#### Document text:
- Opening Delimiter -

2001-06-14 until 2001-09-16
Montreal Museum of Fine Art
Montreal, QC, CA

From June 14 to September 16, 2001, the Montreal Museum of Fine Arts will be hosting an unprecedented exhibition, entitled Picasso érotique. Bringing together approximately 350 works, 40 canvases, 100 gouaches, watercolours and original drawings (including his notebooks), 100 etchings and 30 sculptures and ceramics, this exhibition is designed to elucidate an aspect of Picasso's work all too often suppressed, yet indissociable from his art - eroticism.

To date, no museum has ever undertaken to present this essential dimension of the artist's creations. These works express a rare audacity and spirit of freedom, but have received very limited public exposure. Indeed, the presentation at the Montreal Museum of Fine Arts is a premiere event in North America. The exhibition Picasso érotique is organized by the Montreal Museum of Fine Arts in co-production with the Réunion des musées nationaux, France, the Musée national Picasso, Paris, the Galerie nationale du Jeu de Paume, Paris, and the Museu Picasso, Barcelona. The collection began its tour in Paris, at the Galerie nationale du Jeu de Paume, February 19 to May 20, 2001, and will conclude at the Museu Picasso in Barcelona, October 25, 2001, to January 25, 2002. Montreal will be the only North American city to host the exhibition.

Art is never chaste (Pablo Picasso)

- Closing Delimiter -

#### Information provided:

- Opening Delimiter -

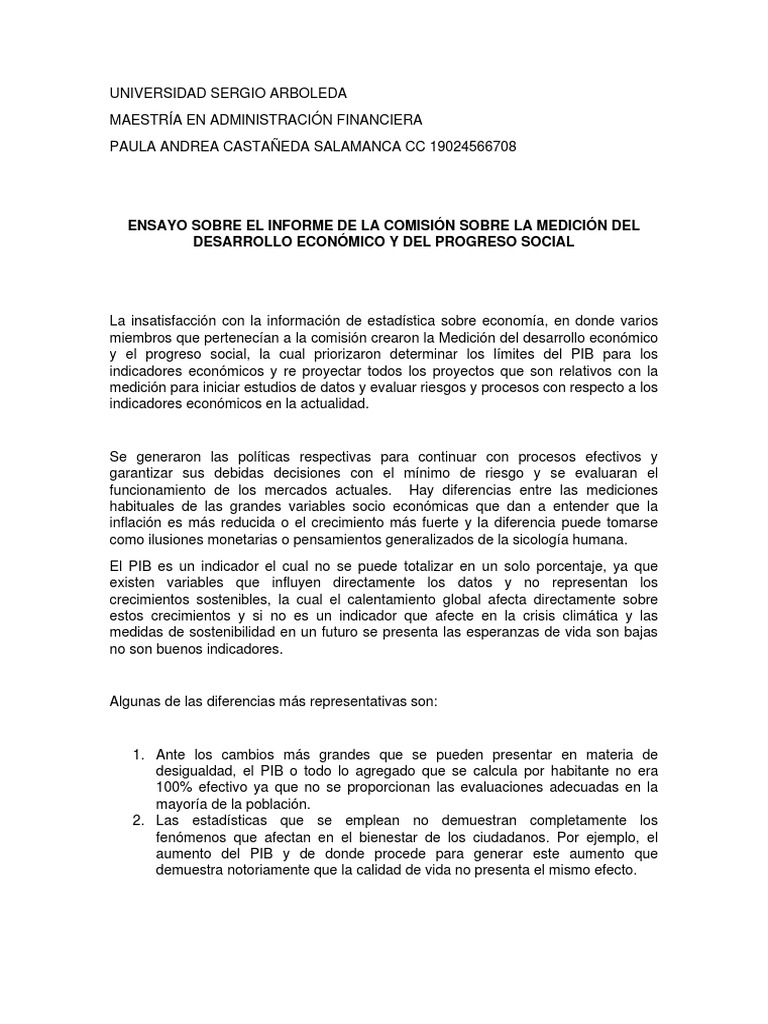 UNIVERSIDAD SERGIO ARBOLEDA

MAESTRÍA EN ADMINISTRACIÓN FINANCIERA

PAULA ANDREA CASTAÑEDA SALAMANCA CC 19024566708

ENSAYO SOBRE EL INFORME DE LA COMISIÓN SOBRE LA MEDICIÓN DEL DESARROLLO ECONÓMICO Y DEL PROGRESO SOCIAL

La insatisfacción con la información de estadística sobre economía, en donde varios miembros que pertenecían a la comisión crearon la Medición del desarrollo económico y el progreso social, la cual priorizaron determinar los límites del PIB para los indicadores económicos y re proyectar todos los proyectos que son relativos con la medición para iniciar estudios de datos y evaluar riesgos y procesos con respecto a los indicadores económicos en la actualidad.

Se generaron las políticas respectivas para continuar con procesos efectivos y garantizar sus debidas decisiones con el mínimo de riesgo y se evaluaran el funcionamiento de los mercados actuales. Hay diferencias entre las mediciones habituales de las grandes variables socio económicas que dan a entender que la inflación es más reducida o el crecimiento más fuerte y la diferencia puede tomarse como ilusiones monetarias o pensamientos generalizados de la sicología humana.

El PIB es un indicador el cual no se puede totalizar en un solo porcentaje, ya que existen variables que influyen directamente los datos y no representan los crecimientos sostenibles, la cual el calentamiento global afecta directamente sobre estos crecimientos y si no es un indicador que afecte en la crisis climática y las medidas de sostenibilidad en un futuro se presenta las esperanzas de vida son bajas no son buenos indicadores.

Algunas de las diferencias más representativas son:

1. Ante los cambios más grandes que se pueden presentar en materia de desigualdad, el PIB o todo lo agregado que se calcula por habitante no era 100% efectivo ya que no se proporcionan las evaluaciones adecuadas en la mayoría de la población.
2. Las estadísticas que se emplean no demuestran completamente los fenómenos que afectan en el bienestar de los ciudadanos. Por ejemplo, el aumento del PIB y de donde procede para generar este aumento que demuestra notoriamente que la calidad de vida no presenta el mismo efecto.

- Closing Delimiter -

#### What to do:
**A.** In the Picasso érotique exhibition announcement, which museum will host the final stop of the tour, and on what dates?
**B.** Write the text that comes next in the Picasso érotique exhibition announcement, following its last line.

#### Answers provided:
**A.** The Museu Picasso in Barcelona, from October 25, 2001, to January 25, 2002.

**B.**
Love, desire and sex are inextricably linked to Picasso's work, whose creative genius was unfettered by sexual hypocrisy. Eroticism was a constant source of inspiration for Picasso and is manifest in works from his early youth. Nearing the end of his life, when Picasso reached the last leg of his artistic journey (as one of the most influential artists of the 20th century), he was still triumphantly expressing the same obsessive theme in his works. In fact, throughout his career, Picasso never stopped painting, drawing and representing intimate scenes, majestic nudes, enticing bodies, couples holding each other and lovers in the throes of torrid embraces. His depictions are ingenious, tender, humorous, fiery, violent and passionate.

Survey of works

The Early Years
By the time he was twenty, Picasso was frequenting the seamy neighbourhoods of Barcelona. At that time, a large portion of his work was dedicated to his first sexual experiences (Embrace, Two Figures and a Cat, The Brothers Mateu and Ángel Fernández de Soto, with Anita, El Virgo and The Mackerel). The prostitutes he painted and drew (in his Carnet, or sketchbook) inspired the very famous Demoiselles d'Avignon. This brothel scene, both imagined and experienced around Carrer d'Avinyò (Avignon) in Barcelona, marked the birth of cubism. Around the same time, we also see the artist's first representations of embraces, associated with meeting Fernande Olivier.

Between the Wars
From his depictions of Olga to those of Marie-Thérèse, the artist never ceased to explore, deconstruct and reinvent bodies, the objects of his desire (as in Reclining Nude, Woman in an Armchair, Nude in a Garden, Figures at the Seashore and Coupling) and of his violent urges (as in The Kiss and The Rape). During this period, Marie-Thérèse Walter is represented alone and asleep, epitomizing amorous bliss. In both Picasso's paintings and his sculpture, she is depicted as the artist's model or is confronted with the Minotaur (as in Minotaur Raping a Woman). This theme disappears after Dora and the Minotaur.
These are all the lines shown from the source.